+++ TEXTAUSZUG
Um dem entgegen zu wirken, ergreift die Menschen der Gegenwartskultur eine Gegenbewegung, die der Vielfältigkeit und dem bunten Durcheinander etwas Einheitliches entgegenzusetzen sucht. Mit unserer Fragestellung machten wir uns auf die Suche nach den Erwartungen der Menschen an das »Ganzheitliche« auf dem Jakobsweg (das Englische bindet im Begriff »Whole«, »Ganzheit“« und »Heil/Heilung« unmittelbar aneinander). Ihre Erwartungen und Erfahrungen untersuchten wir mit Hilfe von Aktionsforschung, indem wir uns sprichwörtlich mit den Pilgern auf den Weg machten und auf und zwischen den Stationen des Jakobsweges Feldbeobachtungen und Tiefeninterviews durchführten.
++++++
+++ ANGEZEIGTE DATEN
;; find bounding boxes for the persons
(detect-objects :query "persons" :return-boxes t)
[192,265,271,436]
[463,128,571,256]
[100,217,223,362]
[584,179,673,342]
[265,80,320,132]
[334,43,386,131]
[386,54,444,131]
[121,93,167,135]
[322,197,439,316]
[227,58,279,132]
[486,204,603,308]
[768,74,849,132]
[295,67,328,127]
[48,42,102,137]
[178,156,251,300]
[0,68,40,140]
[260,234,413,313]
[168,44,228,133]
++++++
§ AUFGABENSTELLUNG
Mit welcher Forschungsmethode wurden laut dem Textauszug über den Jakobsweg die Erwartungen und Erfahrungen der Pilger untersucht? Die Einträge werden zur Bearbeitung nicht benötigt.

§ SCHRIFTLICHE ANTWORT
Die Erwartungen und Erfahrungen der Pilger wurden mit Hilfe von Aktionsforschung untersucht.